Cristina Losada
Nunca he sabido qué genios –no es ironía– organizaron aquel desembarco de escritores, pero el célebre boom latinoamericano nos dejaría vinculados de por vida al universo cultural que nos fue descubriendo. Para el lector español de entonces, a caballo entre los sesenta y los setenta, fue un acontecimiento gozoso y un festín interminable. Llegaban uno tras otro o juntos y revueltos y se acudía a la librería con la emoción del explorador que recorre un nuevo continente. Más, si se era adolescente e impresionable. Eran tantos, ¿de dónde habían salido? Cortázar, Carpentier, Lezama Lima, García Márquez, Cabrera Infante y con ellos Borges, Bioy, Sábato y los que me dejo en el tintero. Uno de los primeros en deslumbrarnos fue Vargas Llosa con su Conversación en La Catedral, que situaría a Perú en nuestro mapamundi.

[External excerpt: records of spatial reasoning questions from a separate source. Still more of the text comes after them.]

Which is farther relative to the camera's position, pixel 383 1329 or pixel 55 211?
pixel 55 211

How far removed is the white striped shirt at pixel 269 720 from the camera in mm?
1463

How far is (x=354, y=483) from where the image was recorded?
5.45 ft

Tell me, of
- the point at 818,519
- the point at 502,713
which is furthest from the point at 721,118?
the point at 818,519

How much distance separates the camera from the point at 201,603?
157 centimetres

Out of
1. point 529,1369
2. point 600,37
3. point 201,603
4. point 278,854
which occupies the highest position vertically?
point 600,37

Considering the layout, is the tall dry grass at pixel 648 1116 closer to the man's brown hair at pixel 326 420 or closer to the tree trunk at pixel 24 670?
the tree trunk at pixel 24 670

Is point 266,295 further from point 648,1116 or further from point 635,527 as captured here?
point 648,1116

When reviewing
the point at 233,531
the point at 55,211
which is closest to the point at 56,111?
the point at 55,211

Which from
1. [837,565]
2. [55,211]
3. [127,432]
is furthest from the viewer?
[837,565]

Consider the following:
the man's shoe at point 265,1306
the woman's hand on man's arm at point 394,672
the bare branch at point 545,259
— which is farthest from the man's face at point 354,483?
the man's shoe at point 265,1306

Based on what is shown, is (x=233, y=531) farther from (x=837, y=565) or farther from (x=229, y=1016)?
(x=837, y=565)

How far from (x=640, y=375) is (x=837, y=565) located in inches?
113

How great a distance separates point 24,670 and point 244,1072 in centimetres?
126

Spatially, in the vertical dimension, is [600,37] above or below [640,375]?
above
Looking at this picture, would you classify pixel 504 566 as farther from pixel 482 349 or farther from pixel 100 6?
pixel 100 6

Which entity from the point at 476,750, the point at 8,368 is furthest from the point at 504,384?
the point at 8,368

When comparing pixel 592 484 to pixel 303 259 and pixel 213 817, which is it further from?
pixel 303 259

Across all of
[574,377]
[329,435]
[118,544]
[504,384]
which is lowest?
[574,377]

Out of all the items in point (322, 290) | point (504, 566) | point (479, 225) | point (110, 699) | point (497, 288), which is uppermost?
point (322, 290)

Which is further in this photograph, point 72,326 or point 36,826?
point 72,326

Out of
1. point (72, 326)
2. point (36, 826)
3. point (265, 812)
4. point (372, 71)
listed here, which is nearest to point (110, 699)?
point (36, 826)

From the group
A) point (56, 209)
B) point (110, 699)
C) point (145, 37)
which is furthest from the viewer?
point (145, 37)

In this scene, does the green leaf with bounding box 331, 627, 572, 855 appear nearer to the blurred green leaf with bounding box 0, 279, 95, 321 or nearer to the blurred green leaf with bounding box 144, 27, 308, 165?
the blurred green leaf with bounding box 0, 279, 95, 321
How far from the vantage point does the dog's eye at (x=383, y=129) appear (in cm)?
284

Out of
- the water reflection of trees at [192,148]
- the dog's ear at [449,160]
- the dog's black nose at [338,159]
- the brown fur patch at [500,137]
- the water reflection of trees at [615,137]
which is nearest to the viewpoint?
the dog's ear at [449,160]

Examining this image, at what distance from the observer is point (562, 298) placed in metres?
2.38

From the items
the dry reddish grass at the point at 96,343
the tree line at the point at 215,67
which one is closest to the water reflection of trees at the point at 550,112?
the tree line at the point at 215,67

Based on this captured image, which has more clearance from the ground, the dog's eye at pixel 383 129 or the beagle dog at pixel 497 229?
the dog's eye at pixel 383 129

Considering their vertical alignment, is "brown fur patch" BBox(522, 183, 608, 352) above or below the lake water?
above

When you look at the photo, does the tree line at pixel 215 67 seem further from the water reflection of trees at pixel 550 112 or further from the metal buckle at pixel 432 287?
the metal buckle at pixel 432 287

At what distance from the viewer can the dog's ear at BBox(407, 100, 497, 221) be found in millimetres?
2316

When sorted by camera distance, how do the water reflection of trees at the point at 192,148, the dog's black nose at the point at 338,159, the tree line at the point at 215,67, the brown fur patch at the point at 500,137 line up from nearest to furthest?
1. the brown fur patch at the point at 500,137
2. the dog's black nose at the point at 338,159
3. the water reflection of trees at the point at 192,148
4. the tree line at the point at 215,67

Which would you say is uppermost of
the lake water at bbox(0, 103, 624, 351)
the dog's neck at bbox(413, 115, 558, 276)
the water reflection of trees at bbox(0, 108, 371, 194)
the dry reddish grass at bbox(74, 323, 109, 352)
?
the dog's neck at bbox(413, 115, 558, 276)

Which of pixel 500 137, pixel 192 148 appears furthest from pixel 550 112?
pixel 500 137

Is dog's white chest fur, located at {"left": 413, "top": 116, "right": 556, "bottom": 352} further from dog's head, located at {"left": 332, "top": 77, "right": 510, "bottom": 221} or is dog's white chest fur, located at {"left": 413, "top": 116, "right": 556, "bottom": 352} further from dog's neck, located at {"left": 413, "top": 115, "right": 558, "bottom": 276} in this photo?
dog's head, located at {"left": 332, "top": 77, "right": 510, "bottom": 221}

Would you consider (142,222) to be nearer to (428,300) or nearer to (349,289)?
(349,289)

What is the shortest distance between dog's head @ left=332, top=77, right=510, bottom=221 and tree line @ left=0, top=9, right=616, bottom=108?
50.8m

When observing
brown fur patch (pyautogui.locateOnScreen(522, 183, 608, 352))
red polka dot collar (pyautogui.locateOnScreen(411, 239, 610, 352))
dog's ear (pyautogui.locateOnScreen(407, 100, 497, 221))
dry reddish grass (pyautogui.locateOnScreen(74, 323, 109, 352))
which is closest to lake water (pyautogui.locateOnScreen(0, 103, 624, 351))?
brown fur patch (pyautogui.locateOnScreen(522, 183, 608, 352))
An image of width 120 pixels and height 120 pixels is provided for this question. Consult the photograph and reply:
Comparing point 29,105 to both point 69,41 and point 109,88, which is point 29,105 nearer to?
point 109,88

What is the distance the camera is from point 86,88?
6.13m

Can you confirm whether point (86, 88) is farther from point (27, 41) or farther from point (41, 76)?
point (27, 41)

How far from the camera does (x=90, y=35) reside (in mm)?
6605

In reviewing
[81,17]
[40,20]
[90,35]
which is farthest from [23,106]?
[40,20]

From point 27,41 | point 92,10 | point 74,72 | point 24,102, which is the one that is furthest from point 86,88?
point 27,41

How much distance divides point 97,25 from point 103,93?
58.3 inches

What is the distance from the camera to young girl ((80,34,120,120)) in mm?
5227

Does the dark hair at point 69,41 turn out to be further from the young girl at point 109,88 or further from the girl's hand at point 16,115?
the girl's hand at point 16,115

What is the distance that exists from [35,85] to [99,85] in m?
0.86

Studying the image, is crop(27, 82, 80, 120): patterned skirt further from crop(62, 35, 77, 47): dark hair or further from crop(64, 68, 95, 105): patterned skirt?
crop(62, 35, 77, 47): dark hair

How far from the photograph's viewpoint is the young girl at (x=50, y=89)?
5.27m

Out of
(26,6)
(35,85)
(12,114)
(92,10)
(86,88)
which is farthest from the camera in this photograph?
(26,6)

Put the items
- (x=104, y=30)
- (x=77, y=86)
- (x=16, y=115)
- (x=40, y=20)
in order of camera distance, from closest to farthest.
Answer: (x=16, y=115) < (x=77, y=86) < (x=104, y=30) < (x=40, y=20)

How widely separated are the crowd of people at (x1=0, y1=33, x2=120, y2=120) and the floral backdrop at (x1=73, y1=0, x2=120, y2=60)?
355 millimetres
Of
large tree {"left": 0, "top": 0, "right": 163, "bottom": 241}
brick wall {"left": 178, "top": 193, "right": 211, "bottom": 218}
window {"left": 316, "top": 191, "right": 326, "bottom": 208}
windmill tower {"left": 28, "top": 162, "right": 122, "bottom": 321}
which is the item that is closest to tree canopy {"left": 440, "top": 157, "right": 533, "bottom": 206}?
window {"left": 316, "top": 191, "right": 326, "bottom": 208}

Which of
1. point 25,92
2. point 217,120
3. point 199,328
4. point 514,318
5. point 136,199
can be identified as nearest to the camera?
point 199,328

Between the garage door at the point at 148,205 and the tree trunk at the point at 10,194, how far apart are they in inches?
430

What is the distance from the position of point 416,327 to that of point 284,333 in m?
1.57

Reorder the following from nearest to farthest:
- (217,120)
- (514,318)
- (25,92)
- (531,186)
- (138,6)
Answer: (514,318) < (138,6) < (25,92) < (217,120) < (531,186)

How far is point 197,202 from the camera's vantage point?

Mira que les dimos vueltas. Puede que a la edad en que los leímos no fuéramos capaces de apreciar su justo valor. Puede que muchos de ellos resulten hoy ilegibles. Pero no me cabe duda de que aquella eclosión literaria nos nutrió de modernidad y cosmopolitismo cuando más necesitábamos de ambos. Estaban en nuestra vecindad. Moldearon nuestro gusto y propiciaron encuentros y desencuentros. "¿En qué momento se jodió el Perú?", la pregunta que se hacía Zavalita, se convirtió en contraseña generacional. Eran tiempos de guerrillas, terrorismo, utopías revolucionarias y revitalización paradójica del marxismo entre los adoquines del sesenta y ocho. Otra vez, como en los años treinta, intelectual y escritor eran sinónimos de simpatizante del comunismo y, desde luego, de izquierda. Pero Vargas Llosa, que había pertenecido a ese mundo, no se quedó entre los muros del pensamiento único.
En contraposición a García Márquez, todavía fiel escolta de la dictadura de los Castro, emprendió un viaje político que le llevaría al liberalismo. Se enfrentó a las doctrinas mesiánicas y los antiamericanismos de venas abiertas que han hecho estragos en Latinoamérica. No lograría la presidencia del Perú, pero contribuyó a la emergencia de una corriente de opinión que acabó con el monopolio detentado por la izquierda y subproductos delirantes. Tampoco hay que olvidar, tratándose de un escritor que residió largos años en Barcelona, su firme oposición al nacionalismo catalán, que le detesta, como es costumbre de fanáticos. Es éste un Nobel a celebrar por muchos motivos y que no gustará a los sectarios. Un Nobel, en fin, que sentimos como nuestro.